#### [ZU ERLEDIGEN]
1 > Schreiben Sie aus dem Interview über den Arbeitsmarkt einen Abschnitt wortgetreu ab. Beginnen Sie bei den Worten „Nein, das muss“ und hören Sie nach „dafür mehr Personal.“ auf.
2 > Formatieren Sie die Datensätze als nummerierte Liste und lassen Sie dabei Leerzeilen weg. Beginnen Sie bei der Zeile mit „How would the“ und hören Sie nach dem letzten Datensatz auf.

#### [AUSGEWÄHLTER AUSZUG]
▼▼▼
Nein, das muss es nicht zwangsläufig. Das ließe sich auch sehr schlank aufstellen. Aber eines stimmt: In den Behörden bräuchte es dafür mehr Personal.

Das wiederum ist nicht nur im öffentlichen Dienst schon heute knapp, sondern fast überall. Wie blicken Sie auf die Mahnung der "Wirtschaftsweisen", dass Deutschland in die Wachstumssackgasse steuert, weil immer weniger Menschen arbeiten?

Ich bin da relativ gelassen, und zwar aus mehreren Gründen.

Die wären?

Das Arbeitsvolumen, also die Anzahl der Arbeitsstunden der Arbeitnehmer, erreichte 2023 einen historischen Höchststand. Dies gilt auch für die Anzahl der Arbeitnehmer, die um 900.000 über dem Niveau des Jahres 2019 lag. Ja, immer mehr arbeiten in Teilzeit, deshalb steigt das Arbeitsvolumen nicht im Gleichschritt mit der Zahl der Arbeitnehmer. Zugleich aber sehen wir, dass viele Unternehmen gerade Stellen abbauen. Das heißt, dass nicht unbedingt das Arbeitsangebot das Wachstum einschränkt. Und dann ist es ganz grundsätzlich so, dass wir mit Prognosen zur Demografie und ihren Auswirkungen in der Vergangenheit schon oft daneben lagen.

Das heißt, Sie hoffen auf den großen Zustrom hochqualifizierter Fachkräfte aus dem Ausland, die den Renteneintritt der vielen älteren Arbeitnehmer ausgleichen?

Es ist jedenfalls nicht ausgeschlossen. Und was wir auch nicht außer Acht lassen dürfen: Die Künstliche Intelligenz wird viele Jobs obsolet machen, da wird viel Arbeitskraft frei.
▲▲▲
#### [EXTRAHIERTE DATENSÄTZE]
▼▼▼
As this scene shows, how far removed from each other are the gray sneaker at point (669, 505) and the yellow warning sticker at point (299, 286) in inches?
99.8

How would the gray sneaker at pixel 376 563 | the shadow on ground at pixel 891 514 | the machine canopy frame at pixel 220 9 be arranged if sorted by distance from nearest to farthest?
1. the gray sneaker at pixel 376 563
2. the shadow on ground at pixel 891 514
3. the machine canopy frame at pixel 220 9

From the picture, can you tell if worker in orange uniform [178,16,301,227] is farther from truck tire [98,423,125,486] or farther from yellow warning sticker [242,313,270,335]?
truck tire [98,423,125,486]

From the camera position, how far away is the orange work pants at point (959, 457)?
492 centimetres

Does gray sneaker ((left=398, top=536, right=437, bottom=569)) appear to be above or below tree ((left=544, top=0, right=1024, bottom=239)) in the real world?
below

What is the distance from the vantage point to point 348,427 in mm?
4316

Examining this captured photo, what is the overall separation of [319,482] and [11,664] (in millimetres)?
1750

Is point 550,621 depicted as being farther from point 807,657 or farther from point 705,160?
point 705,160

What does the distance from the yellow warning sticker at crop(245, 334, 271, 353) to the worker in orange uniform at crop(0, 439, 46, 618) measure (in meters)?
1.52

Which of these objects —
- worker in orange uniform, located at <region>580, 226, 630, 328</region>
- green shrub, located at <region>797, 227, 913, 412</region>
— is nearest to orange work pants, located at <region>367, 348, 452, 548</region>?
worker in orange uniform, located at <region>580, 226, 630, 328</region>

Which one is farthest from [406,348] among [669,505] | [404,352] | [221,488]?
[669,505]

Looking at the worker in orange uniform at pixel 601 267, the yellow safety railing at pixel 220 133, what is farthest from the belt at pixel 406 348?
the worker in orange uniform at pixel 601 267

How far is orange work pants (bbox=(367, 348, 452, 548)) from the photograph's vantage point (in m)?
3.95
▲▲▲
#### [GELÖSTE AUFGABEN]
1 >
Nein, das muss es nicht zwangsläufig. Das ließe sich auch sehr schlank aufstellen. Aber eines stimmt: In den Behörden bräuchte es dafür mehr Personal.

2 >
1. How would the gray sneaker at pixel 376 563 | the shadow on ground at pixel 891 514 | the machine canopy frame at pixel 220 9 be arranged if sorted by distance from nearest to farthest?
2. 1. the gray sneaker at pixel 376 563
3. 2. the shadow on ground at pixel 891 514
4. 3. the machine canopy frame at pixel 220 9
5. From the picture, can you tell if worker in orange uniform [178,16,301,227] is farther from truck tire [98,423,125,486] or farther from yellow warning sticker [242,313,270,335]?
6. truck tire [98,423,125,486]
7. From the camera position, how far away is the orange work pants at point (959, 457)?
8. 492 centimetres
9. Does gray sneaker ((left=398, top=536, right=437, bottom=569)) appear to be above or below tree ((left=544, top=0, right=1024, bottom=239)) in the real world?
10. below
11. What is the distance from the vantage point to point 348,427 in mm?
12. 4316
13. Examining this captured photo, what is the overall separation of [319,482] and [11,664] (in millimetres)?
14. 1750
15. Is point 550,621 depicted as being farther from point 807,657 or farther from point 705,160?
16. point 705,160
17. What does the distance from the yellow warning sticker at crop(245, 334, 271, 353) to the worker in orange uniform at crop(0, 439, 46, 618) measure (in meters)?
18. 1.52
19. Which of these objects —
20. - worker in orange uniform, located at <region>580, 226, 630, 328</region>
21. - green shrub, located at <region>797, 227, 913, 412</region>
22. — is nearest to orange work pants, located at <region>367, 348, 452, 548</region>?
23. worker in orange uniform, located at <region>580, 226, 630, 328</region>
24. Which one is farthest from [406,348] among [669,505] | [404,352] | [221,488]?
25. [669,505]
26. Looking at the worker in orange uniform at pixel 601 267, the yellow safety railing at pixel 220 133, what is farthest from the belt at pixel 406 348?
27. the worker in orange uniform at pixel 601 267
28. How far is orange work pants (bbox=(367, 348, 452, 548)) from the photograph's vantage point (in m)?
29. 3.95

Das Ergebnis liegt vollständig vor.